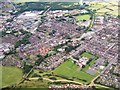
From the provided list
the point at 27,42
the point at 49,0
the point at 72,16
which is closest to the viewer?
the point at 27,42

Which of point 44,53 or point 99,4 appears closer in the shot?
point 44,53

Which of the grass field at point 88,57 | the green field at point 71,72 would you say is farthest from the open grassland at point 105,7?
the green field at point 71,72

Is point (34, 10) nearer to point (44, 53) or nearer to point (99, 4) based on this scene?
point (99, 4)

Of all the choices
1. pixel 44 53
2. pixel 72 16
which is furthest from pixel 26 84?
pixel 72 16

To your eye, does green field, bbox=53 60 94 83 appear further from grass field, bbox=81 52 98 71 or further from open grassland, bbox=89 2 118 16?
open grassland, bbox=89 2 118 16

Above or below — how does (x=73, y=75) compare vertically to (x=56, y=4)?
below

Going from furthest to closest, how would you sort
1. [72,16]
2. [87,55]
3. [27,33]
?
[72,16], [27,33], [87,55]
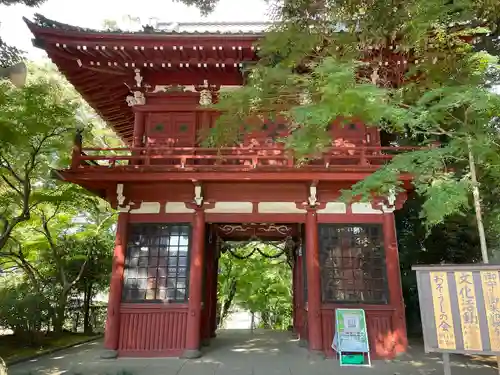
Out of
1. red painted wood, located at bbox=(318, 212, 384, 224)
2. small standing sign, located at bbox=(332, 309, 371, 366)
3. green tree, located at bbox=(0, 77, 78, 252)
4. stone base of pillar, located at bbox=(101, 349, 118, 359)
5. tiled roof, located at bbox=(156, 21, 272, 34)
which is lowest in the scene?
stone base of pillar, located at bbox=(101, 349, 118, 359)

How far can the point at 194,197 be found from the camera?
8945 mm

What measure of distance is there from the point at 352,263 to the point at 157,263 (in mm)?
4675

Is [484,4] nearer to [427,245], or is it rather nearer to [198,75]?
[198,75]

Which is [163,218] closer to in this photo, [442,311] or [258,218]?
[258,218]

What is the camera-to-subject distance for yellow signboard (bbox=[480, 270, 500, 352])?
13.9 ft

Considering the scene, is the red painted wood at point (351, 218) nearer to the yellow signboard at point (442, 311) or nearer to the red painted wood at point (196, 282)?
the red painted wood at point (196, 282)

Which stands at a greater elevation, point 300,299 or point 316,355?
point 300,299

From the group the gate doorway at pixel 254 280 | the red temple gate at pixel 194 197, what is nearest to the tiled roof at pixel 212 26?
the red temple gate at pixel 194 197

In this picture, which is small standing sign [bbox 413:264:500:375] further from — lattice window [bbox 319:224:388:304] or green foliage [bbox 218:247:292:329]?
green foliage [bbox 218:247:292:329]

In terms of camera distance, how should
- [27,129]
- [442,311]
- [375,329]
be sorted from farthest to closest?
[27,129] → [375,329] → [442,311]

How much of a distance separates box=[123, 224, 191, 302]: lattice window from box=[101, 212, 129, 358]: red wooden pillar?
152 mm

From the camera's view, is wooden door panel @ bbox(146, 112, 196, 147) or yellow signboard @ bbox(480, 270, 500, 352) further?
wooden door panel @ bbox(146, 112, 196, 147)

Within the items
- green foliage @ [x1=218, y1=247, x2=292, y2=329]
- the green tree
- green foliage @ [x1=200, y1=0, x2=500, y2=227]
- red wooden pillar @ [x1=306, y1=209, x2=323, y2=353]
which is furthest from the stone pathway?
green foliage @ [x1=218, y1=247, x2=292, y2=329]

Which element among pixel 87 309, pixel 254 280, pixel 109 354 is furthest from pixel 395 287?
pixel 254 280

==============================

- _課題_
すべての行で「yellow signboard」を「yellow billboard」に置き換えて更新してください。ほかの部分は変えず、画像は答えに含めない。

- _解答例_
From the provided list
the point at 27,42
the point at 49,0
the point at 72,16
which is closest to the viewer?
the point at 27,42

Which of point 44,53 or point 99,4 appears closer in the shot?
point 44,53

Which of the grass field at point 88,57 | the green field at point 71,72 would you say is farthest from the open grassland at point 105,7?
the green field at point 71,72

Is point (34, 10) nearer to point (44, 53) or nearer to point (99, 4) based on this scene?
point (99, 4)

Of all the choices
1. pixel 44 53
2. pixel 72 16
which is furthest from pixel 26 84?
pixel 72 16

To your eye, does green field, bbox=53 60 94 83 appear further from grass field, bbox=81 52 98 71 or further from open grassland, bbox=89 2 118 16?
open grassland, bbox=89 2 118 16

Above or below — how does (x=73, y=75) compare vertically to (x=56, y=4)?
below

Going from furthest to closest, how would you sort
1. [72,16]
2. [87,55]
3. [27,33]
?
[72,16], [27,33], [87,55]
Out of
1. red painted wood, located at bbox=(318, 212, 384, 224)
2. small standing sign, located at bbox=(332, 309, 371, 366)
3. green tree, located at bbox=(0, 77, 78, 252)
4. stone base of pillar, located at bbox=(101, 349, 118, 359)
5. tiled roof, located at bbox=(156, 21, 272, 34)
which is lowest in the scene?
stone base of pillar, located at bbox=(101, 349, 118, 359)

How far can the point at 194,197 be found from the camera?
8945 mm

What measure of distance is there from the point at 352,263 to the point at 157,263 (in mm)?
4675

Is [484,4] nearer to [427,245], or is it rather nearer to [198,75]?
[198,75]

Which is [163,218] closer to in this photo, [442,311] or [258,218]?
[258,218]

What is the camera-to-subject distance for yellow billboard (bbox=[480, 270, 500, 352])?
13.9 ft

Considering the scene, is the red painted wood at point (351, 218) nearer to the yellow billboard at point (442, 311) or nearer to the red painted wood at point (196, 282)?
the red painted wood at point (196, 282)

Which stands at a greater elevation, point 300,299 or point 316,355?
point 300,299

From the group the gate doorway at pixel 254 280 | the red temple gate at pixel 194 197, what is nearest to the tiled roof at pixel 212 26?
the red temple gate at pixel 194 197

In this picture, which is small standing sign [bbox 413:264:500:375] further from — lattice window [bbox 319:224:388:304] or green foliage [bbox 218:247:292:329]?
green foliage [bbox 218:247:292:329]

In terms of camera distance, how should
- [27,129]
- [442,311]
- [375,329]
be sorted from farthest to closest?
[27,129] → [375,329] → [442,311]

How much of a distance separates box=[123, 224, 191, 302]: lattice window from box=[101, 212, 129, 358]: red wooden pillar?
152 mm

From the camera's view, is wooden door panel @ bbox(146, 112, 196, 147) or yellow billboard @ bbox(480, 270, 500, 352) further?
wooden door panel @ bbox(146, 112, 196, 147)

Within the items
- green foliage @ [x1=218, y1=247, x2=292, y2=329]
- the green tree
- green foliage @ [x1=200, y1=0, x2=500, y2=227]
- red wooden pillar @ [x1=306, y1=209, x2=323, y2=353]
which is furthest from the stone pathway?
green foliage @ [x1=218, y1=247, x2=292, y2=329]

Which element among pixel 87 309, pixel 254 280, pixel 109 354 is furthest from pixel 395 287?
pixel 254 280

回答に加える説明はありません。